━━━ Text section ━━━

Section 16(b) of FLSA, 29 U.S.C. § 216(b), provides that any employer (including any federal agency) who violates the overtime provisions of § 7, 29 U.S.C. § 207, shall be liable to affected employees in the amount of their unpaid overtime compensation and “in an additional equal amount as liquidated damages.” If, however, the employer establishes that the acts giving rise to FLSA liability were undertaken in “good faith” and that it “had reasonable grounds for believing” that its actions were not a violation of FLSA, the court has discretion to award no liquidated damages or to award any amount that does not exceed the amount specified in § 16. 29 U.S.C. § 260.

In Jones v. Donovan, 102 Labor Cas. (CCH) ¶ 34,637 (D.D.C.1984) (Jones II), and in Lanehart v. Marshall, 26 WH Cas. 1654 (D.Md.1984), certain federal firefighters and law enforcement personnel sued the United States for liquidated damages. Both district courts found that the government had acted in good faith and on reasonable grounds when it failed to include in the Secretary's study the hours worked by state and local government personnel. Nevertheless, those courts awarded partial liquidated damages equal to the amount of interest due on the plaintiffs’ unpaid overtime compensation.

The government did not appeal from either Jones II or Lanehart. As required by the court, it paid liquidated damages to the plaintiffs in those cases. The government awarded overtime pay to all employees who were entitled to it, plaintiffs and non-plaintiffs. It was not at liberty to voluntarily pay liquidated damages to employees who had been awarded overtime pay but were not plaintiffs in Jones II or Lanehart.

District Court Proceedings In This Case

On April 19, 1985, plaintiffs commenced this action seeking liquidated damages under FLSA. On September 17, 1985, they served an interrogatory requesting “the name and last known home address within [the Eastern District of New York] of each federal employee employed by [the federal government] at any time from April 19, 1979 through January, 1984” who had received overtime pay because of the revised standard set by the Secretary’s new study and who was not a plaintiff in either Jones II or Lanehart. The stated purpose of the *990interrogatory was to enable “plaintiffs’ counsel to send written notice to other potential plaintiffs in this action.”

━━━

*Requirements:*
[1] How would you restate the paragraph beginning "The government did not appeal" in the FLSA text as a short bulleted list of its main facts?
[2] In the entries, swap "bus passenger window" for "bus side window" from the line with "What is the separation" through the end of the entries. Leave all else unchanged, and give back only those lines.
The FLSA text and the entries are unrelated to each other.

━━━ Records provided ━━━

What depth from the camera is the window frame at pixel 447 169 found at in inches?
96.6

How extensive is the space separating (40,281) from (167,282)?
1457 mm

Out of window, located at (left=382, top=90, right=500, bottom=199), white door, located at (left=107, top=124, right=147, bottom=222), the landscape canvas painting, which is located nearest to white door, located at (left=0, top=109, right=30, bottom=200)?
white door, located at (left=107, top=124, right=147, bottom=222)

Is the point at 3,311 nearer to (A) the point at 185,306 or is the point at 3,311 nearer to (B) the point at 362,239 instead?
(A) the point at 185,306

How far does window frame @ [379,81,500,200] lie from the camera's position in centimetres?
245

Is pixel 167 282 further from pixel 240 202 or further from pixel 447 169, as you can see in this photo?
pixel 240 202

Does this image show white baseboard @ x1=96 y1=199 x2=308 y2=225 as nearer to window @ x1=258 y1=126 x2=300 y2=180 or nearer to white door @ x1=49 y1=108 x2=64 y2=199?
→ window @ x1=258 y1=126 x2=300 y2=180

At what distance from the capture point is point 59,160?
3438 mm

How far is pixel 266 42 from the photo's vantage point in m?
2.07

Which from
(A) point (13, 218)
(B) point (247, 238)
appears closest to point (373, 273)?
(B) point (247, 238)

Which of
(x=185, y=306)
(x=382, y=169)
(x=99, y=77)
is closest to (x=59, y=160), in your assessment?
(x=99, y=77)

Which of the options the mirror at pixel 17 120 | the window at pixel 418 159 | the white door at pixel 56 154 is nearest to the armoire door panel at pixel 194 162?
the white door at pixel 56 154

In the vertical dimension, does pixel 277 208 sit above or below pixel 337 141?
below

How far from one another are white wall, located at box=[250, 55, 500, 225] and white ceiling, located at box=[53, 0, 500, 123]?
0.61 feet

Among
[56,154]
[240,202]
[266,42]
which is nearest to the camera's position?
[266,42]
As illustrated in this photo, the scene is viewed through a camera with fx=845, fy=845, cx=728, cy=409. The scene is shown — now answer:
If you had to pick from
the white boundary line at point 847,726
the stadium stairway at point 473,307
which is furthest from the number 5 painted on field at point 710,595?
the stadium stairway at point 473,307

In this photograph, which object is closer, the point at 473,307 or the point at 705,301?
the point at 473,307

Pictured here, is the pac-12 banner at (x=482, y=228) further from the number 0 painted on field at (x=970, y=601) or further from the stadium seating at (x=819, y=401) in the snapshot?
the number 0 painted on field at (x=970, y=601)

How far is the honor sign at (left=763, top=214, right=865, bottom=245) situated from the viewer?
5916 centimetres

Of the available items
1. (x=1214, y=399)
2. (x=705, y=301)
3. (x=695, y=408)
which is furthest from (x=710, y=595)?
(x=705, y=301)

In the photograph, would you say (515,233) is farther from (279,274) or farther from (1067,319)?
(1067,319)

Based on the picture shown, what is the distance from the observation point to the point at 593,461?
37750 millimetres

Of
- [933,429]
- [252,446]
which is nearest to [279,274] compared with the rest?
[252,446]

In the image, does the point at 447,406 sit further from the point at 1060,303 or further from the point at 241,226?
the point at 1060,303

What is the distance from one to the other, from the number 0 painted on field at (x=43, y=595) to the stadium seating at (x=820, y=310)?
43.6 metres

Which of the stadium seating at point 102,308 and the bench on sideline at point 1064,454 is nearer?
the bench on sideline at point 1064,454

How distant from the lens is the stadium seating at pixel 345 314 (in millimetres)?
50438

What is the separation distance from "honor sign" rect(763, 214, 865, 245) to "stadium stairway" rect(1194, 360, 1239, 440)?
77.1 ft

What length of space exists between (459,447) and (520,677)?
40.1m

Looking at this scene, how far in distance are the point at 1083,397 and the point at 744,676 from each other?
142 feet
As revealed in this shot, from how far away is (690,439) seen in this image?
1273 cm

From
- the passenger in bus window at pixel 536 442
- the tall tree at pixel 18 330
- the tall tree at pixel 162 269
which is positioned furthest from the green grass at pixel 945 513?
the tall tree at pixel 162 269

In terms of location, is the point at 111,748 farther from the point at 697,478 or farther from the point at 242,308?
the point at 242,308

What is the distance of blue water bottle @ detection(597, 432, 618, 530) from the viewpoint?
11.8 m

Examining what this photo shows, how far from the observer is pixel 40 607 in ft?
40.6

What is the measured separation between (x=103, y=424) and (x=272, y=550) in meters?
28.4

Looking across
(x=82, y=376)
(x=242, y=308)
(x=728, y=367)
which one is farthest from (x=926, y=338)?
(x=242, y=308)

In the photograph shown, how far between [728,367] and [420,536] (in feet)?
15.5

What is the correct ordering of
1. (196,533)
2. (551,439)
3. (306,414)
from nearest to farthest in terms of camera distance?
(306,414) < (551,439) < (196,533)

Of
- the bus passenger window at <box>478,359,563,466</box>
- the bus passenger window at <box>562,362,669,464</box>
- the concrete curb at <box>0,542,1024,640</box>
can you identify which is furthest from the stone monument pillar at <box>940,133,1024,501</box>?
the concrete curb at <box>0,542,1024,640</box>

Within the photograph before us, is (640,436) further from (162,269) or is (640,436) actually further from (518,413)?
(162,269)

━━━

*Solutions per task:*
[1]
- The government appealed neither Jones II nor Lanehart.
- As the court required, it paid liquidated damages to the plaintiffs in those cases.
- It gave overtime pay to every employee entitled to it, whether or not they were plaintiffs.
- It could not voluntarily pay liquidated damages to employees who received overtime pay but were not plaintiffs in Jones II or Lanehart.

[2]
What is the separation distance from "honor sign" rect(763, 214, 865, 245) to "stadium stairway" rect(1194, 360, 1239, 440)?
77.1 ft

What length of space exists between (459,447) and (520,677)?
40.1m

Looking at this scene, how far in distance are the point at 1083,397 and the point at 744,676 from each other?
142 feet
As revealed in this shot, from how far away is (690,439) seen in this image?
1273 cm

From
- the passenger in bus window at pixel 536 442
- the tall tree at pixel 18 330
- the tall tree at pixel 162 269
which is positioned furthest from the green grass at pixel 945 513?
the tall tree at pixel 162 269

In terms of location, is the point at 111,748 farther from the point at 697,478 or farther from the point at 242,308?
the point at 242,308

What is the distance of blue water bottle @ detection(597, 432, 618, 530) from the viewpoint?
11.8 m

Examining what this photo shows, how far from the observer is pixel 40 607 in ft?
40.6

What is the measured separation between (x=103, y=424) and (x=272, y=550) in meters?
28.4

Looking across
(x=82, y=376)
(x=242, y=308)
(x=728, y=367)
which one is farthest from (x=926, y=338)?
(x=242, y=308)

In the photograph shown, how far between [728,367] and [420,536] (in feet)?
15.5

What is the correct ordering of
1. (196,533)
2. (551,439)
3. (306,414)
from nearest to farthest in terms of camera distance?
(306,414) < (551,439) < (196,533)

Of
- the bus side window at <box>478,359,563,466</box>
- the bus side window at <box>562,362,669,464</box>
- the concrete curb at <box>0,542,1024,640</box>
can you identify which is furthest from the stone monument pillar at <box>940,133,1024,501</box>?
the concrete curb at <box>0,542,1024,640</box>

Within the photograph before us, is (640,436) further from (162,269) or is (640,436) actually further from (518,413)?
(162,269)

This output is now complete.